The staffys were left without shade in temperatures as high as 35 degrees in Edensor Park, situated in the city's southwest, on Tuesday morning.
"A member of the public found them in a tiny, little cardboard box. By the time the ranger got there to pick them up, they were panting and extremely hot," Lisa Younes from Pound Patrol told Yahoo News Australia.
After being dumped by an unknown person, it is believed the one-week-old dogs were in the park for "a couple of hours" before they were collected by a council ranger and safely transported to the animal shelter.
"They all had a good feed as soon as they were dropped off. I assessed them for any abnormalities and they all came across very healthy," Ms Younes said, however only time will tell what impact the incident will have on the puppies — with dumping known to have negative impact for those animals who experience it.

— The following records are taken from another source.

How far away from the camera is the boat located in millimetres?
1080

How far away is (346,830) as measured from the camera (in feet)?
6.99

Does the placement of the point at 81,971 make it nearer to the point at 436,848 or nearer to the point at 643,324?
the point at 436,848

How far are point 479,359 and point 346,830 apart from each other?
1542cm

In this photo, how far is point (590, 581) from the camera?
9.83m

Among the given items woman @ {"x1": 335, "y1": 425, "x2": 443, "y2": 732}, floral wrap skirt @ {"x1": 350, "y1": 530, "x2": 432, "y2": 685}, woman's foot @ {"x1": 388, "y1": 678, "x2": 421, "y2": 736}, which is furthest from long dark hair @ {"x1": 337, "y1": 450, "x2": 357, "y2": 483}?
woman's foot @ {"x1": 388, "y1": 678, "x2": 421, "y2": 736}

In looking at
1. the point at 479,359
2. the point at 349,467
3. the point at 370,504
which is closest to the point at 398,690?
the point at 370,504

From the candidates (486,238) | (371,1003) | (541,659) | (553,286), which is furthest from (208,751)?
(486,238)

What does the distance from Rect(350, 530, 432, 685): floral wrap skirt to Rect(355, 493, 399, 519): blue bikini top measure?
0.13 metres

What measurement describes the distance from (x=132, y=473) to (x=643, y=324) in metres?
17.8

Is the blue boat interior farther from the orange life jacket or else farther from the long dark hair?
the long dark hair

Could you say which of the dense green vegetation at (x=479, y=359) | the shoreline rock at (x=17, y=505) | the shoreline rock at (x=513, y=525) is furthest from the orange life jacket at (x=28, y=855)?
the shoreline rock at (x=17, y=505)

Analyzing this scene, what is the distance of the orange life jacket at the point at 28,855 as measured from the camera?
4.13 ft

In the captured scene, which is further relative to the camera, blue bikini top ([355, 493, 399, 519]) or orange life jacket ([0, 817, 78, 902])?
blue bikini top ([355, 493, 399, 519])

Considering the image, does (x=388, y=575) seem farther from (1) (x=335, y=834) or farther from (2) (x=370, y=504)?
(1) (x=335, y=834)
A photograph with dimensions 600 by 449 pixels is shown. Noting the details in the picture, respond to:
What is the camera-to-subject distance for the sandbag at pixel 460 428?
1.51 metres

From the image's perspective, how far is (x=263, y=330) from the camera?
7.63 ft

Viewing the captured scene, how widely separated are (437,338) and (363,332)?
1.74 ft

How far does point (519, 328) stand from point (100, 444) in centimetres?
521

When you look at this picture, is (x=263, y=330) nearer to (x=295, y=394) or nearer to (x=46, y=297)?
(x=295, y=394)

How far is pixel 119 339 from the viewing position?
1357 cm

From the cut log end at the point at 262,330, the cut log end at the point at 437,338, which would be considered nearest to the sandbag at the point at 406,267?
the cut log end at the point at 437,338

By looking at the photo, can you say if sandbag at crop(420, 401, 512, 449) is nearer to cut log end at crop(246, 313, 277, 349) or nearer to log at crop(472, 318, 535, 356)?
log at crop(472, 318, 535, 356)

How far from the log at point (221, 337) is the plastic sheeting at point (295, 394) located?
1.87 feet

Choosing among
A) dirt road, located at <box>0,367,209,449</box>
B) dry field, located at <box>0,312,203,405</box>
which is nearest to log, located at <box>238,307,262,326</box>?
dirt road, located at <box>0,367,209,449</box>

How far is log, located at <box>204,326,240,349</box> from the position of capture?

"They've had to live life out there in survival mode, it takes us time to get dogs to unwind and get them ready to be able to be adopted again and out into society."
Fairfield City Council confirmed with Yahoo News there is an open investigation into the dumping.
Increase in number of dogs being dumped
Dogs are being surrendered at an alarming rate across Australia, with factors such as the rising cost of living and post-lockdown freedom responsible for the majority of rehoming centres being at full capacity.
Despite Blacktown City Council funding $36 million into a new rehoming centre in western Sydney to help combat the rising issue, the new Blacktown Animal Rehoming Centre (BARC) has an ever-increasing demand for their facility since opening in June.
"BARC has experienced a significant increase in the number of dogs being brought in to the centre," it told Yahoo News.
However, there is an "alarming" increase in the number of dumping incidences occurring, with rescuers believing this is due to owners hoping to avoid surrender fees which cover the costs associated with caring for unwanted pets.
Surrender fees vary depending on council area and state, however, Blacktown residents pay $292 plus GST to surrender their dogs, with non-residents paying around $510. Like many rehoming centres, BARC aims to address and solve issues people are facing when it comes to pet ownership in the hope to keep animals out of pounds.
"The surrendering of an animal to BARC initiates a process with the owner of that animal. Where possible, the animal remains in the care of the owner until a rehoming can occur," Blacktown City Council said. "For your pet to thrive and live their best life, owners need to make a time and financial commitment and provide a safe and stimulating environment."